Rates for Aboriginal and Torres Strait Islander people were generally at least twice as high as rates for non-Indigenous Australians over the period from 2001–02 to 2011–12.

Serious unintentional injury involving a railway train or tram, Australia, 2009–10 to 2013–14 

This report presents information on hospitalisations in Australia due to unintentional serious injury involving a train or tram for the 5-year period from 2009–10 to 2013–14. Over this 5-year period, there were 812 cases of serious injury involving a train (178 due to a level crossing collision), an average of 162 per year. Over the same period, there were 397 cases of serious injury involving a tram.

Dog-related injuries 

This fact sheet reports on hospitalisations that occurred as a result of being bitten or struck by a dog in 2013–14. In 2013–14, 3,644 hospitalised injury cases were due to being bitten by a dog, and 328 cases due to being struck by a dog. Overall, hospitalisations for dog-related injuries were more common in young children aged 0–9 (689 cases, 17%).

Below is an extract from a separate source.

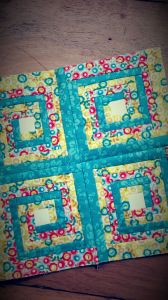 Log Cabin block finished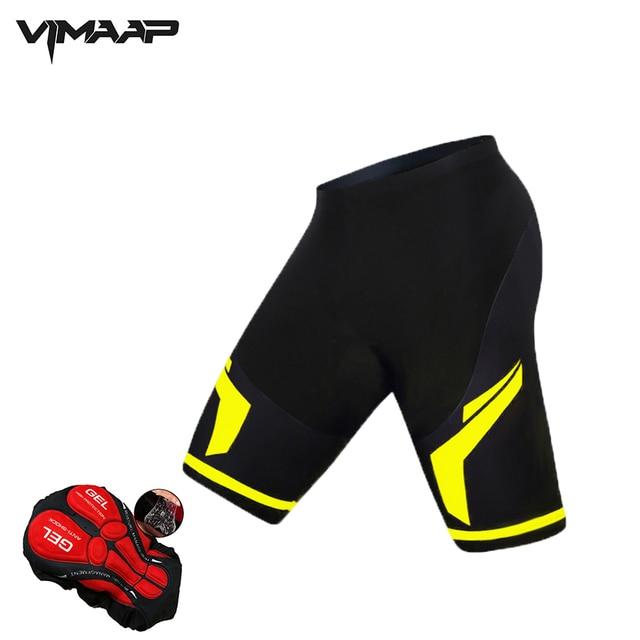 2021 coolmax 5d acolchoado ciclismo shorts mtb shorts de bicicleta estrada shorts ropa ciclismo à prova de choque para o homem mulher 5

Firearm injuries and deaths 

This fact sheet examines hospitalisations (2013–14) and deaths (2012–13) that occurred as a result of firearm-related injuries. Over 90% of all firearm-related hospitalisations and deaths occurred among men. Over a third of hospitalised cases were the result of unintentional injury, one-third (33%) resulted from assault, and in almost one-fifth (19%) of cases, intent was undetermined. In contrast, over 79% of deaths resulted from intentional self-harm (suicide), while over 17% resulted from assault (homicide). Rates of firearm-related injuries for deaths fell between 1999–00 and 2013–14.